# Mini ITX Black Frame (Inspired by In Win D-frame Mini)



## elkasix (Oct 29, 2014)

To view this case mod, go here.



 

 

 

 

 

 

*Specs:*
Intel i5 4690k
Asus z97I-plus
Zotac 760 gtx amp
2*4go xms3 1600
1 to wd caviarblack
Noctua NH-U12S + Corsair Sp120 Pwm Quiet 
Be quiet 550w dark power pro

*Mods:*
Custom case 
Custom paint
Black/Carbon/White sleeve


----------



## Kira (Oct 29, 2014)

*Very original and very airy 
No worries hotspot at least 
Nice finish 
Great job*


----------



## micropage7 (Oct 29, 2014)

nice, nice
i like that
but it looks you need to clean it periodically since its pretty open


----------



## ensabrenoir (Oct 30, 2014)

.................... its Naked!!!!! Seriously though nice build!


----------



## elkasix (Oct 31, 2014)

*hi thank you for your support. I just want to say this is a case concept,and my first scratchbuild. 
we know well the problems of open air cases (noise and dust). I made this case for fun.
anyway i had a lots of comments and that's cool *


----------



## Satyagraha (Dec 19, 2014)

Great concept build. You have inspired me to take it from here and incorporate the elements you mentioned. Air flow and dust control. A glass box comes to mind.


----------



## Satyagraha (Dec 19, 2014)

elkasix said:


> To view this case mod, go here.
> 
> 
> 
> ...





Satyagraha said:


> Great concept build. You have inspired me to take it from here and incorporate the elements you mentioned. Air flow and dust control. A glass box comes to mind.

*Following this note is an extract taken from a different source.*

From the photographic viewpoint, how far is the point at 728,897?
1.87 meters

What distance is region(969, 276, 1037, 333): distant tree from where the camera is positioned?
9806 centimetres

Did you mention the name of your big cooling fan?


----------



## elkasix (Dec 21, 2014)

Satyagraha said:


> Did you mention the name of your big cooling fan?



Hi Satyagraha thx, it's a noctua radiator  "NH-U12S"  and  Corsair fan "Sp120 Pwm Quiet". yep you can add fan filter. i'll prepare two laser cutted acrylic side panels.


----------



## Satyagraha (Dec 21, 2014)

elkasix said:


> Hi Satyagraha thx, it's a noctua radiator  "NH-U12S"  and  Corsair fan "Sp120 Pwm Quiet". yep you can add fan filter. i'll prepare two laser cutted acrylic side panels.


Will you update this thread with photos when you get your side panels cut and mounted?


----------



## elkasix (Dec 31, 2014)

Satyagraha said:


> Will you update this thread with photos when you get your side panels cut and mounted?



hi yes no problem


----------